1. The Goldfish Memory Problem

Every developer who has worked with LLM-based agents has faced the same frustration: the agent doesn’t remember what it did five minutes ago. You close a chat, open a new one, and it’s like you’re talking to a stranger. The agent can’t recall the specific config you asked it to set up yesterday, the coding conventions it adopted last week, or the project context it painstakingly assembled in the previous session.

This isn’t a flaw in the LLM — it’s a product of the fundamental design of how agents are built. Most agent frameworks treat every interaction as an isolated episode. The LLM’s context window is the only memory, and when that window closes (session ends, task completes, browser tab closes), everything vanishes.
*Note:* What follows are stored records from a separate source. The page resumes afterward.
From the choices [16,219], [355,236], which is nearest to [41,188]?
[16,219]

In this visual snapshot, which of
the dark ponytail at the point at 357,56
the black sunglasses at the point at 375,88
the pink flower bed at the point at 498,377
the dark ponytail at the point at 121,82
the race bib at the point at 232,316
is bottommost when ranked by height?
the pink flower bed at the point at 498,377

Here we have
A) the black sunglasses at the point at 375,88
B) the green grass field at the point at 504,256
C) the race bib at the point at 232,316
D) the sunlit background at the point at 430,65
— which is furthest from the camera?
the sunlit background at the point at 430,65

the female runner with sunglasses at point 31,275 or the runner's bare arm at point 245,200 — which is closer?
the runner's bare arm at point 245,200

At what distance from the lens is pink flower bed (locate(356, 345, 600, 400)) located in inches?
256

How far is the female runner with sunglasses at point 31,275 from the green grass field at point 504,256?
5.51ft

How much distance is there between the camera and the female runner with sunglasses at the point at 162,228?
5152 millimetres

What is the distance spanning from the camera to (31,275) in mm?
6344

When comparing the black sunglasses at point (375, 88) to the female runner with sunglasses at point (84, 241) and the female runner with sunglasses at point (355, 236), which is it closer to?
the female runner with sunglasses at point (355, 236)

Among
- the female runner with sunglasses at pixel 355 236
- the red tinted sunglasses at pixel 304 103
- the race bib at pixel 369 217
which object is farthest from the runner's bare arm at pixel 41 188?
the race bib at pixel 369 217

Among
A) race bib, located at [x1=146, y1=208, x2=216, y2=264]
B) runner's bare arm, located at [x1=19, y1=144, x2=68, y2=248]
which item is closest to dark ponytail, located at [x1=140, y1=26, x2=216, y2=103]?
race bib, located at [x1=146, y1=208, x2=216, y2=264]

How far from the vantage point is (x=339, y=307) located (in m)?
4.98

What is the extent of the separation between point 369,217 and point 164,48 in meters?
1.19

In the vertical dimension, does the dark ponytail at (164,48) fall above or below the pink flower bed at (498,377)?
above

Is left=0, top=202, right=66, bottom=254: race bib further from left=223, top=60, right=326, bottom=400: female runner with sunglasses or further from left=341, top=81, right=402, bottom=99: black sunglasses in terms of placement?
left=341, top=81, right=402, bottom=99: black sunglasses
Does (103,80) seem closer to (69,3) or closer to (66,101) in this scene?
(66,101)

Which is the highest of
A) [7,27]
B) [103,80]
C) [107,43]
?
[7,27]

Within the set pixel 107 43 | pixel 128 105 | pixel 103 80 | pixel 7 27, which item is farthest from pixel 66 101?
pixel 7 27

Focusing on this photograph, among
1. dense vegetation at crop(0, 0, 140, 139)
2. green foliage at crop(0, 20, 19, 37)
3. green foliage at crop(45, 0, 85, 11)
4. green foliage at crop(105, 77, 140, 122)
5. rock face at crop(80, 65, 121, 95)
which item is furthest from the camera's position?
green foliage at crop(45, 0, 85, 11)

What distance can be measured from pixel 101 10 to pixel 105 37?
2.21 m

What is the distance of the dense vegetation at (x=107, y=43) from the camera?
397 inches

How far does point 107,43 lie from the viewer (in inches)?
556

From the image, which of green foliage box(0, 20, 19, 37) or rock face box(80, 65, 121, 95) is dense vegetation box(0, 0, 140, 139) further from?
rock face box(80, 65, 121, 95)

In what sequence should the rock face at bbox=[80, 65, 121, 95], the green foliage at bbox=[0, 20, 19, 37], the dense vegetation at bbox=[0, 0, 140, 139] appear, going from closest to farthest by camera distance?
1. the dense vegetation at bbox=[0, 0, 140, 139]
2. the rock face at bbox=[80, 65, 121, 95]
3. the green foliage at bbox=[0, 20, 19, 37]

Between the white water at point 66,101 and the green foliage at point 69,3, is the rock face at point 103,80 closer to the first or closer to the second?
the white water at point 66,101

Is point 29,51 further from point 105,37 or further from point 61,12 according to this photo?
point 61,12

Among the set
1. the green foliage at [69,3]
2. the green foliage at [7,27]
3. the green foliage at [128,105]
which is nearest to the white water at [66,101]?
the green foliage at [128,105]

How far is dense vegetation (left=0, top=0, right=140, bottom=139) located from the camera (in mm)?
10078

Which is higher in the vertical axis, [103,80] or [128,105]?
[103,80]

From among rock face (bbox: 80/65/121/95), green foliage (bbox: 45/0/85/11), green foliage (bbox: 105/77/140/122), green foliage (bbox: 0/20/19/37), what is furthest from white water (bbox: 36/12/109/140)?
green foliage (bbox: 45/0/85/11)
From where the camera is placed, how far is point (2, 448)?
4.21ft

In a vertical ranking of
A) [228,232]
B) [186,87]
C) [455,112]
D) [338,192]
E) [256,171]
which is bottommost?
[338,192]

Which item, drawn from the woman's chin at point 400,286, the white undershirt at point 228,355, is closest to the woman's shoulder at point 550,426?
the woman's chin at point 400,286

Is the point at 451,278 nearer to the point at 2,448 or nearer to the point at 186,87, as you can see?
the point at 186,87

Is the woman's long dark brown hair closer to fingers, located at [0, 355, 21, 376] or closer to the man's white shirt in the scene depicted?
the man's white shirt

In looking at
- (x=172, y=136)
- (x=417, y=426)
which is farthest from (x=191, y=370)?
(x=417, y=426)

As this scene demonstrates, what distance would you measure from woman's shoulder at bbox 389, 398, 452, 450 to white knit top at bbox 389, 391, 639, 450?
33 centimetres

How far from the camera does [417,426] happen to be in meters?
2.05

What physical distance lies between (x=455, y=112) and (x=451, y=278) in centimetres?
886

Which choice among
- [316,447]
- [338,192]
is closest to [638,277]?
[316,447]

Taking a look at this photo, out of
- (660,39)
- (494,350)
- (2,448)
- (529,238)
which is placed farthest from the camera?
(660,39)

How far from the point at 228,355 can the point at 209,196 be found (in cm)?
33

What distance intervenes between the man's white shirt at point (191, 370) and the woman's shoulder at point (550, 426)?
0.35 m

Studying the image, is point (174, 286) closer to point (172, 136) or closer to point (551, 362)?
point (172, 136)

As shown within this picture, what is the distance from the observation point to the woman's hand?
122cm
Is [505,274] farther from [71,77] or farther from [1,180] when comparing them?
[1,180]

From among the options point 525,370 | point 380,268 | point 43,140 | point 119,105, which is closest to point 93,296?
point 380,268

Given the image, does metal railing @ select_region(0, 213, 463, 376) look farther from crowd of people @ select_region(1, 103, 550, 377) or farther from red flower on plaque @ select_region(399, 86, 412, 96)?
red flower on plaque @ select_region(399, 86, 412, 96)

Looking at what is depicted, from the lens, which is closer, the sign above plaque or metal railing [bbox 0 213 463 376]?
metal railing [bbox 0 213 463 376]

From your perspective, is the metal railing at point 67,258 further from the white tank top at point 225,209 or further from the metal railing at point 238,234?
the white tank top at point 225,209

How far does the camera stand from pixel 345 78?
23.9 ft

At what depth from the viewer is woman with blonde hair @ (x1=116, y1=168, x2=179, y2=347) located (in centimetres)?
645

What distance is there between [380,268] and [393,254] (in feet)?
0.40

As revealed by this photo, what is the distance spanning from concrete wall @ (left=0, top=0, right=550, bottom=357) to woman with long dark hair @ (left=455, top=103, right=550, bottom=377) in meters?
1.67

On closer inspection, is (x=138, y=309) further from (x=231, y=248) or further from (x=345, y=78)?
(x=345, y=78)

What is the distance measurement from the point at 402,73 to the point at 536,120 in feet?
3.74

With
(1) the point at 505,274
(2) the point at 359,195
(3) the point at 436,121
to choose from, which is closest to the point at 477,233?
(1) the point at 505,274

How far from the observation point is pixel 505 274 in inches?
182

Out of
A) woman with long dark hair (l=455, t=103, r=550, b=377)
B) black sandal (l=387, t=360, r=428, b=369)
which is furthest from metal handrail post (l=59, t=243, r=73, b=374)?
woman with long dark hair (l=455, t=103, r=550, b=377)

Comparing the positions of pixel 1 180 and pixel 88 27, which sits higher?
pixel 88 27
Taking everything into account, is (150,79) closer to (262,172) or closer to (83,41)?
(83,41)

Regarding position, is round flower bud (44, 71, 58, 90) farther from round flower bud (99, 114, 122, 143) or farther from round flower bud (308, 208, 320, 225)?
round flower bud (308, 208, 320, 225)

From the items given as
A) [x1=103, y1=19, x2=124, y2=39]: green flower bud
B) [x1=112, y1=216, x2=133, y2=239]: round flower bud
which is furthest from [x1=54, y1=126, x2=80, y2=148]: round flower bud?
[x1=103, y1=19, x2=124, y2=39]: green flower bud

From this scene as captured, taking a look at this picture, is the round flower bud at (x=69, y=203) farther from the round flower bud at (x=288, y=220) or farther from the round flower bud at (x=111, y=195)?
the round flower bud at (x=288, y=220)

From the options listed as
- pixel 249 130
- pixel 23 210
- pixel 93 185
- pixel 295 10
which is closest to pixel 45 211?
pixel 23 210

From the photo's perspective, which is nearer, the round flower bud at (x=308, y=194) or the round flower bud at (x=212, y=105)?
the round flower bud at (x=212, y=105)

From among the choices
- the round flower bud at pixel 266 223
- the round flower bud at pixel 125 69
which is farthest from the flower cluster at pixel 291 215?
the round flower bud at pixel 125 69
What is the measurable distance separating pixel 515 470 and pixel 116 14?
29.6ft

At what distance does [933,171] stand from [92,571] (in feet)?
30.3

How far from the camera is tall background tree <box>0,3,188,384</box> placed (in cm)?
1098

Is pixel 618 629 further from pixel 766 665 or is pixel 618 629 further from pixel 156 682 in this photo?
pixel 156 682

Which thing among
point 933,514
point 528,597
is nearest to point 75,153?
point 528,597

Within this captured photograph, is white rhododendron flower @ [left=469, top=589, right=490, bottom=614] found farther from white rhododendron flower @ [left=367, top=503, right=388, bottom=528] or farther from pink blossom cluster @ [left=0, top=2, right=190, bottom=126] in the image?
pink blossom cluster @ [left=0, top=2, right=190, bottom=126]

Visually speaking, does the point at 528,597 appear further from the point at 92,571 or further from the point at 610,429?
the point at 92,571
In cognitive psychology, Endel Tulving (1972, 1985) established that human memory is not a single monolithic store but three distinct, interacting systems:

Memory SystemHuman AnalogyWhat It StoresDurability
ProceduralMuscle memory, skillsHow to do things — identity, behavior, rulesMost stable, changes slowly
SemanticFacts, concepts, knowledgeWhat you know — organized informationLearns, consolidates
EpisodicPersonal experiences, timelineWhat happened — indexed life eventsGrow continuously, searchable

Most AI agent platforms implement at best one of these — usually a crude approximation of episodic memory (chat logs). None implement all three as a coherent, production-grade system.

Markus is the first open-source AI agent platform to implement all three Tulving memory layers as a fully integrated, agent-managed, persistently stored architecture. This is not a research prototype — it’s the production memory backbone running every agent in the Markus digital workforce platform.


2. Procedural Memory — “How the Agent Operates”

The Identity Store

In Markus, procedural memory is the Identity Store — a file at ~/.markus/agents/{id}/role/ROLE.md that defines every aspect of how an agent behaves. It contains the agent’s persona, expertise domain, behavioral rules, and operational patterns. This is the most stable layer of the memory system, and it shapes all cognitive preparation the agent performs.

Source: ARCHITECTURE.md §3.4 — Identity store “Who the agent is. Shapes all cognitive preparation.”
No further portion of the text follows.